Is there any way we can reduce the TTL or just invalidate the cache for all the dagit instances at once
Theres nothing currently built in to the process to facilitate this. Two mechanisms for reloading are restarting the process or the graphql call you are making. You could emulate TTL by ensuring the pods restart at some frequency using something like
pod-reaper
. I think figuring out how to broadcast the request is probably preferable.
However we are often seeing Job not found: Could not find pipeline ... error in Dagit UI while opening the LaunchPad for that job.
Just to confirm, these failures come when adding new jobs? Or for existing jobs?
h
Thank Alex! These failures come when adding new jobs.
For my code server, we have a sensor job to do
reloadRepositoryLocation
using DagsterGraphQLClient every 30m.
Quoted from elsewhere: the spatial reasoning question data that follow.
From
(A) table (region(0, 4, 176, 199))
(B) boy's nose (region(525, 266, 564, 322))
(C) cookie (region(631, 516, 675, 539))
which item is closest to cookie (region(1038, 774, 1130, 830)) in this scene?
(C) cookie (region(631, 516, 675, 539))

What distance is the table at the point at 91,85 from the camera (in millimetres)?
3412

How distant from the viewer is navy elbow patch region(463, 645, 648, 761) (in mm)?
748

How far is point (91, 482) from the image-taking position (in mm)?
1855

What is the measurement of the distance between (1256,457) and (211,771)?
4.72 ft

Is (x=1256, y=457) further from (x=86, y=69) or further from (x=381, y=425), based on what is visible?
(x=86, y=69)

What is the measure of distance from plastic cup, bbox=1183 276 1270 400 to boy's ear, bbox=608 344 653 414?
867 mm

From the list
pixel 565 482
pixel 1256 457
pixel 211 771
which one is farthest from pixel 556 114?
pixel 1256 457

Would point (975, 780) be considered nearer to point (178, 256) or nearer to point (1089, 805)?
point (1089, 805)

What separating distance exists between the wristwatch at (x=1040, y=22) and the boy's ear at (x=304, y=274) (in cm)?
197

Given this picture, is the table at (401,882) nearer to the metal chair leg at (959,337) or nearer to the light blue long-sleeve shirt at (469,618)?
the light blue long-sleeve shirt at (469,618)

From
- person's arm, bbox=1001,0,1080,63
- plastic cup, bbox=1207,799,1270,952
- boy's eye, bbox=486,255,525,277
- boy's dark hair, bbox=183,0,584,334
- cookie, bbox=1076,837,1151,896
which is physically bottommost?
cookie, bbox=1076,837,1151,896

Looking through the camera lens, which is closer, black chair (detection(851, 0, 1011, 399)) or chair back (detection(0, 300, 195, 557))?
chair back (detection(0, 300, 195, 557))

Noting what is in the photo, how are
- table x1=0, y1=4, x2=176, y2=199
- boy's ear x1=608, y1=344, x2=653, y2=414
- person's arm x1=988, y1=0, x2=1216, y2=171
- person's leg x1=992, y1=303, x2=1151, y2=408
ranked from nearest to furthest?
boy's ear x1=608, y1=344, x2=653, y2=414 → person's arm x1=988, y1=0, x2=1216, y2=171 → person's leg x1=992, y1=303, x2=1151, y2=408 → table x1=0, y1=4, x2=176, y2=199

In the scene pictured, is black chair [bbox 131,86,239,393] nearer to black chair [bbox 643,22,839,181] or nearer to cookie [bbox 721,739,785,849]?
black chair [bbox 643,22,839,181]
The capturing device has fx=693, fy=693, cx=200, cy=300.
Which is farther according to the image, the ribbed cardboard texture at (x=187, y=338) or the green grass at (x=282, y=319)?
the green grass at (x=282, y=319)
We probably won’t be able to get the ips of replicas from within the job.
a
@alex Curious how other's are handling this issue? Any plans to improve this in the upcoming releases so that we can consider upgrading instead of creating the fix by ourselves? We autogenerate jobs in most of our repositories and this is creating multiple issues preventing our users from triggering jobs using Dagit
a
Unfortunately I am not aware of any other users in this specific situation or any work currently planned that would address it.